A unified database integrating Gene Ontology annotations across biological resources through the Entrez gene system.

UniEntrezDB overview

Overview of UniEntrezDB integrating Gene Ontology annotations across multiple biological databases.

Overview

Gene function prediction plays a central role in protein characterization, drug discovery, and cancer genomics. However, biological knowledge relevant to gene functions is distributed across many databases, often using different identifiers for biological entities. This fragmentation makes it difficult to integrate datasets and build reliable machine learning models.

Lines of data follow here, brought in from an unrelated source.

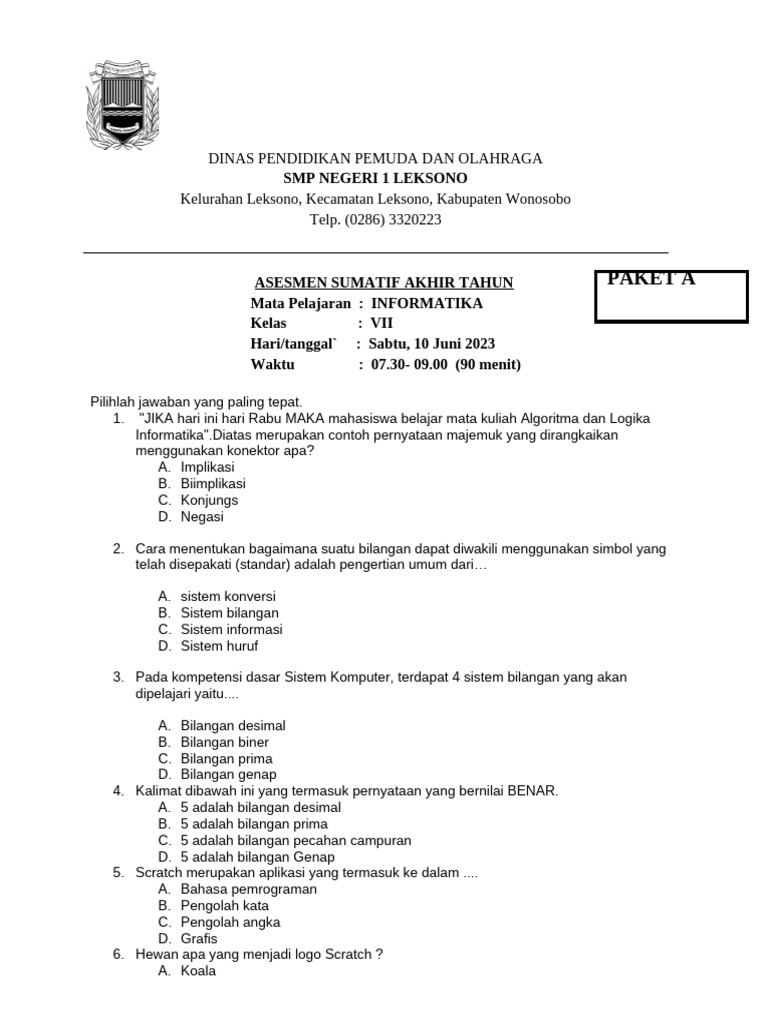 DINAS PENDIDIKAN PEMUDA DAN OLAHRAGA
SMP NEGERI 1 LEKSONO
Kelurahan Leksono, Kecamatan Leksono, Kabupaten Wonosobo
Telp. (0286) 3320223

ASESMEN SUMATIF AKHIR TAHUN

PAKET A

Mata Pelajaran : INFORMATIKA
Kelas : VII
Hari/tanggal` : Sabtu, 10 Juni 2023
Waktu : 07.30- 09.00 (90 menit)

Pilihlah jawaban yang paling tepat.
1. "JIKA hari ini hari Rabu MAKA mahasiswa belajar mata kuliah Algoritma dan Logika Informatika".Diatas merupakan contoh pernyataan majemuk yang dirangkaikan menggunakan konektor apa?
A. Implikasi
B. Biimplikasi
C. Konjungs
D. Negasi

2. Cara menentukan bagaimana suatu bilangan dapat diwakili menggunakan simbol yang telah disepakati (standar) adalah pengertian umum dari…

A. sistem konversi
B. Sistem bilangan
C. Sistem informasi
D. Sistem huruf

3. Pada kompetensi dasar Sistem Komputer, terdapat 4 sistem bilangan yang akan dipelajari yaitu....

A. Bilangan desimal
B. Bilangan biner
C. Bilangan prima
D. Bilangan genap
4. Kalimat dibawah ini yang termasuk pernyataan yang bernilai BENAR.
A. 5 adalah bilangan desimal
B. 5 adalah bilangan prima
C. 5 adalah bilangan pecahan campuran
D. 5 adalah bilangan Genap
5. Scratch merupakan aplikasi yang termasuk ke dalam ....
A. Bahasa pemrograman
B. Pengolah kata
C. Pengolah angka
D. Grafis
6. Hewan apa yang menjadi logo Scratch ?
A. Koala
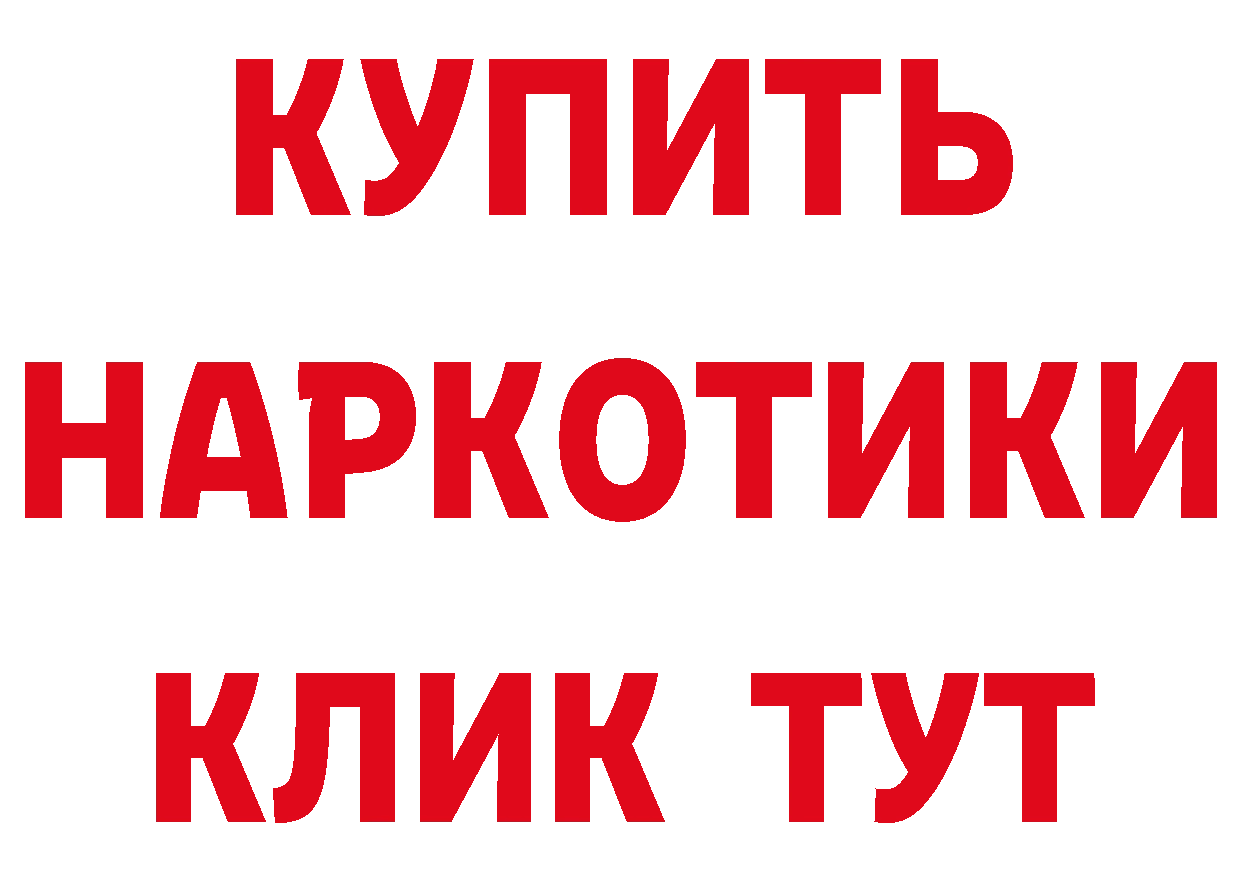 КУПИТЬ
НАРКОТИКИ
КЛИК ТУТ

Gene Ontology (GO) provides a structured vocabulary organized as a directed acyclic graph to describe gene functions. Despite its widespread use, GO annotations are scattered across multiple biological resources without a unified identifier system, creating challenges for large-scale data integration.

Key Idea

UniEntrezDB addresses this problem by unifying Gene Ontology annotations from representative public biological databases through the Entrez gene system. The database consolidates heterogeneous biological resources into a single standardized framework, enabling consistent mapping between genes, gene products, and functional annotations.

In addition to the integrated database, UniEntrezDB introduces four benchmark tasks designed to evaluate representation learning from biological object information. Experiments demonstrate that incorporating unified gene functional knowledge can significantly benefit a wide range of downstream biological modeling tasks.